**WHAT IS EXPECTED**
Set down exactly the lines from the one containing "kingdom: Animalia" through the last line of the data below, and no others.

**PROVIDED RECORDS**

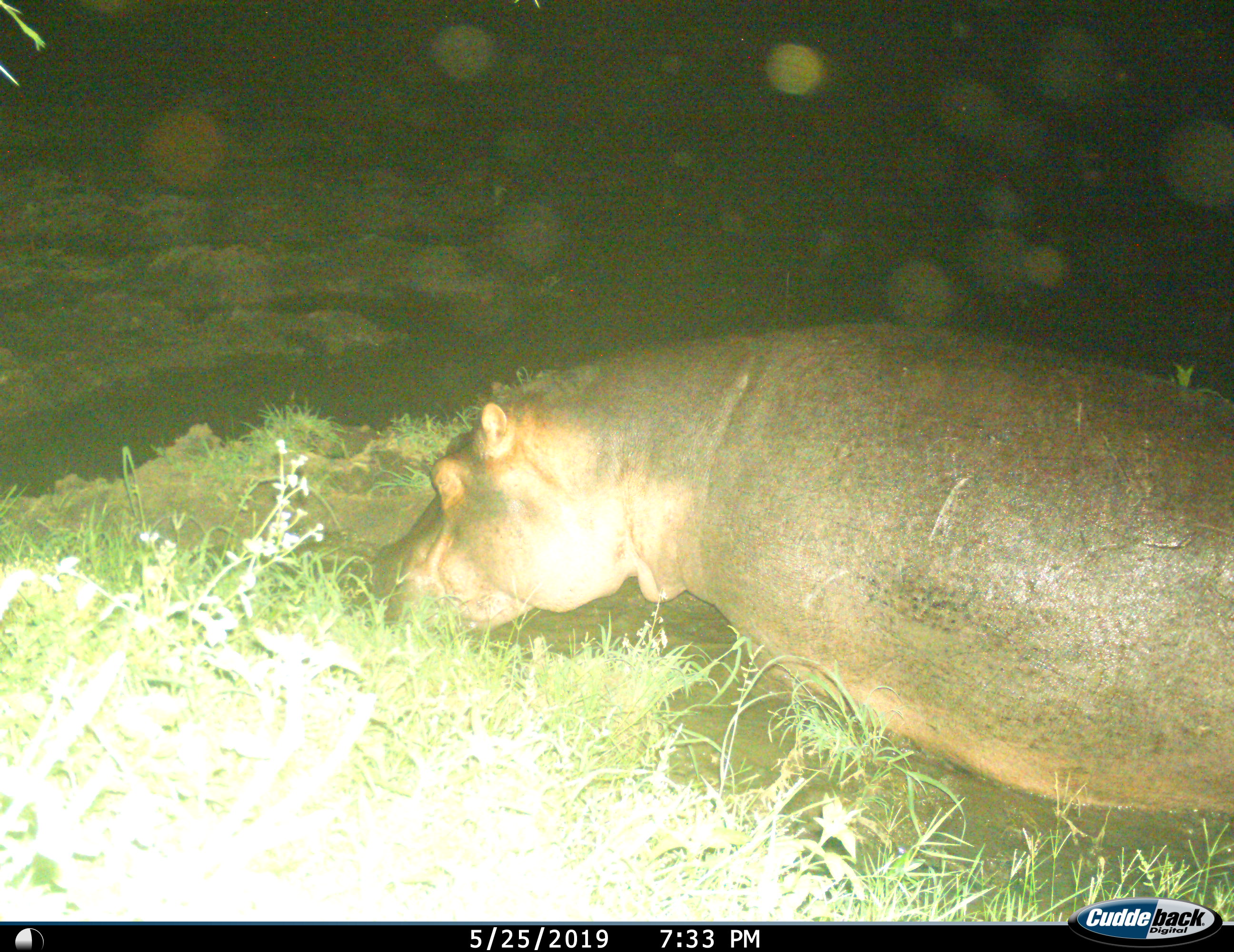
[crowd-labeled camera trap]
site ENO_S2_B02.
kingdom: Animalia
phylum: Chordata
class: Mammalia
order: Artiodactyla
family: Hippopotamidae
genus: Hippopotamus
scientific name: Hippopotamus amphibius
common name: hippopotamus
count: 1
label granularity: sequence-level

**OUTPUT FOR THIS EXERCISE**
kingdom: Animalia
phylum: Chordata
class: Mammalia
order: Artiodactyla
family: Hippopotamidae
genus: Hippopotamus
scientific name: Hippopotamus amphibius
common name: hippopotamus
count: 1
label granularity: sequence-level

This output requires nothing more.